What is asked: Pull out each line of the data below containing the string "that", matching case exactly.

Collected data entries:
= = =

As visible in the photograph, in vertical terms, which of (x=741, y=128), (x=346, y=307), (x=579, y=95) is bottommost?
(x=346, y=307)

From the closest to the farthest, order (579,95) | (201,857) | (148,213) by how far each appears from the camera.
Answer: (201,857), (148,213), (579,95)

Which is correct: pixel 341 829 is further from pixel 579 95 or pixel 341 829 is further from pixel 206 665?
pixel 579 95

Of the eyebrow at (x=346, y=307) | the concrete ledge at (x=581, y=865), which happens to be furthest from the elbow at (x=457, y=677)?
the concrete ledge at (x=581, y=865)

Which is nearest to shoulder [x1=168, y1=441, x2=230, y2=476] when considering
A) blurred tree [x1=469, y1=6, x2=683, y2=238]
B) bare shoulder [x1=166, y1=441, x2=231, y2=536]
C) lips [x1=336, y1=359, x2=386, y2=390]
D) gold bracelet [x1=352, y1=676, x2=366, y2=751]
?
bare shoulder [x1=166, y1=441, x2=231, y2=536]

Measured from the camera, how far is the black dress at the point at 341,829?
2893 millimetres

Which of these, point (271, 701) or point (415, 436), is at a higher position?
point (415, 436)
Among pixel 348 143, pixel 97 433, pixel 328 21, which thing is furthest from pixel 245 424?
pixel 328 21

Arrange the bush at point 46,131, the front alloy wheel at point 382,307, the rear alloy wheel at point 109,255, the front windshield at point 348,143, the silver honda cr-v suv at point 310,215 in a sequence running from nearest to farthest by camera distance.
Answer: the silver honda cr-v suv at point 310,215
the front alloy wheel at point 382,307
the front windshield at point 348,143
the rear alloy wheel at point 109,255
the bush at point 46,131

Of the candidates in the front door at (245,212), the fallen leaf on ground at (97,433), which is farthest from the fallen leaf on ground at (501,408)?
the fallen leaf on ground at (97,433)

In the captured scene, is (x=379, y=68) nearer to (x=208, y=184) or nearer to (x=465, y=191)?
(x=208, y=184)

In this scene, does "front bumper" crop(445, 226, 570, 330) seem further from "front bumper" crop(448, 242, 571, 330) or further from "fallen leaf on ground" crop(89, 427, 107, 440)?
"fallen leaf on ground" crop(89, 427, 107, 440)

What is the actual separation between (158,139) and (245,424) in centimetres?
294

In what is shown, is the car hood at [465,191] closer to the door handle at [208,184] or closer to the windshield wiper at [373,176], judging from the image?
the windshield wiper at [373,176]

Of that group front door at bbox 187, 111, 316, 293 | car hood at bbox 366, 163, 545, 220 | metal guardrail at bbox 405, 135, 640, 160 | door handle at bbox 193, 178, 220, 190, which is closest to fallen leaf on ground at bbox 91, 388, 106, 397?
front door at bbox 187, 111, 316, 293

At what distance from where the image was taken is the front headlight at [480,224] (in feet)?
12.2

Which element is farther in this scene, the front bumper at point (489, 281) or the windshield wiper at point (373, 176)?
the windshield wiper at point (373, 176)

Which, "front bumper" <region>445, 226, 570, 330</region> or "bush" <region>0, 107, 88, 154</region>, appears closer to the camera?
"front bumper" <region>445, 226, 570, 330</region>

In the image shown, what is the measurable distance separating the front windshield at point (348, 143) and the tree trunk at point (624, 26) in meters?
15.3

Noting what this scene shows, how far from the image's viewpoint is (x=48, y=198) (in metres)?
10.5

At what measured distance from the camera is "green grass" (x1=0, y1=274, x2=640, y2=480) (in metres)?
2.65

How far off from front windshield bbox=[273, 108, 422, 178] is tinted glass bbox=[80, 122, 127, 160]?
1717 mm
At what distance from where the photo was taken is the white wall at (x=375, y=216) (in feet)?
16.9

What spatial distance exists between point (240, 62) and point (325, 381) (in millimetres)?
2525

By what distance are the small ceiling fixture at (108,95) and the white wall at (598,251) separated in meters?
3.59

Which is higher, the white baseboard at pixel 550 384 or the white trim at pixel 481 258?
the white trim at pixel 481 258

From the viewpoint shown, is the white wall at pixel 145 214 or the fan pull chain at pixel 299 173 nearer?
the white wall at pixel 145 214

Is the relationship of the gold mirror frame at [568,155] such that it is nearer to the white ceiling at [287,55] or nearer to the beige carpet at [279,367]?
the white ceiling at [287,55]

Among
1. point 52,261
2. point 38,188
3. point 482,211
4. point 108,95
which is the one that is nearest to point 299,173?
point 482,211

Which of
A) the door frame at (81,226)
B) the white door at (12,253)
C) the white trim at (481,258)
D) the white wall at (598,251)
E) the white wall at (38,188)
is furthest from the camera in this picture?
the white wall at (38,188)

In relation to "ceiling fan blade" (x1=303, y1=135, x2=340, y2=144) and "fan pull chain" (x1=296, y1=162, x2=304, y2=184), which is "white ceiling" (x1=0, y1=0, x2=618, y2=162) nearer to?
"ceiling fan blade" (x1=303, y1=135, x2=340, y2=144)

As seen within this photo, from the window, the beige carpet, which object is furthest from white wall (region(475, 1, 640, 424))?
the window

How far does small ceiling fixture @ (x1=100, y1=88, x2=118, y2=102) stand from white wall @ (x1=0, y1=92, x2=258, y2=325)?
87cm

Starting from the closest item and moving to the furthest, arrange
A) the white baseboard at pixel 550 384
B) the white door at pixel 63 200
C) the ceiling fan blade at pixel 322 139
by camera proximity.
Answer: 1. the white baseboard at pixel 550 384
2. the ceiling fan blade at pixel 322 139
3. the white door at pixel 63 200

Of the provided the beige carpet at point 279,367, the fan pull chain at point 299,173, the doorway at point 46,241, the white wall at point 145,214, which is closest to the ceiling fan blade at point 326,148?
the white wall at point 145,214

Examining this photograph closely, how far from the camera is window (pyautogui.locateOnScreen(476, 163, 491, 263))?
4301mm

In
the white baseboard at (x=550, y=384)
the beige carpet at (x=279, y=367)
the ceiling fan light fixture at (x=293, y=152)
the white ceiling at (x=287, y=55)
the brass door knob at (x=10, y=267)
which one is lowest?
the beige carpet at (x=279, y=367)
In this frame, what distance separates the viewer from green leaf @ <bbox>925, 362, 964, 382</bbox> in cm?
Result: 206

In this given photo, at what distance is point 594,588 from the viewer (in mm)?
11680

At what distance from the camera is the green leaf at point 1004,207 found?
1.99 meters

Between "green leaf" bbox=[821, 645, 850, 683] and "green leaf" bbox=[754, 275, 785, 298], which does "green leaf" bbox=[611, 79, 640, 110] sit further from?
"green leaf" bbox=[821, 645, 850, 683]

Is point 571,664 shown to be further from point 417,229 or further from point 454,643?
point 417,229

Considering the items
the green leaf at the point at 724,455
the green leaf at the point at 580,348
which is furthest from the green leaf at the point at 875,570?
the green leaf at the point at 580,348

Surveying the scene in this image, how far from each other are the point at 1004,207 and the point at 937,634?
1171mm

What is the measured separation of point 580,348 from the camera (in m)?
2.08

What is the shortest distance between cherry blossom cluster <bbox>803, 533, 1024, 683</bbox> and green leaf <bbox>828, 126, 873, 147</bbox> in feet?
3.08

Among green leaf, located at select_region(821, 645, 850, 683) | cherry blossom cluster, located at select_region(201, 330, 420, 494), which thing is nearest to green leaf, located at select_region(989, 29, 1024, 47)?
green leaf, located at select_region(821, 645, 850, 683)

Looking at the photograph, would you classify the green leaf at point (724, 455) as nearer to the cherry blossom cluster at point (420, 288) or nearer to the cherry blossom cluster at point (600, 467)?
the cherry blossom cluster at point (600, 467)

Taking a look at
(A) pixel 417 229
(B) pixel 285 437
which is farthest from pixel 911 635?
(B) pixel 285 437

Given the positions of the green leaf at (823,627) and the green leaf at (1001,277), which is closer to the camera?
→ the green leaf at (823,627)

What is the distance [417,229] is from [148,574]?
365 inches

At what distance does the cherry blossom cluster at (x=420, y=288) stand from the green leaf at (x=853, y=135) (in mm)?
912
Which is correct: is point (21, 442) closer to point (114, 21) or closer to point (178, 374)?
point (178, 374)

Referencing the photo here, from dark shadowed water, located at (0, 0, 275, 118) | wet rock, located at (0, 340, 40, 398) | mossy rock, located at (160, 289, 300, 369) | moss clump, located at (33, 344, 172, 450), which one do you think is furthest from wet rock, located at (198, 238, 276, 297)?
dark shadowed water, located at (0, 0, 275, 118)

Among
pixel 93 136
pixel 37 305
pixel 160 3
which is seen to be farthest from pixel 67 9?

= = =

Output of the task:
Of that group front door at bbox 187, 111, 316, 293 | car hood at bbox 366, 163, 545, 220 | metal guardrail at bbox 405, 135, 640, 160 | door handle at bbox 193, 178, 220, 190, which is closest to fallen leaf on ground at bbox 91, 388, 106, 397?
Is the relationship of the gold mirror frame at [568,155] such that it is nearer to the white ceiling at [287,55] or nearer to the beige carpet at [279,367]?
which is the one that is nearest to point 299,173?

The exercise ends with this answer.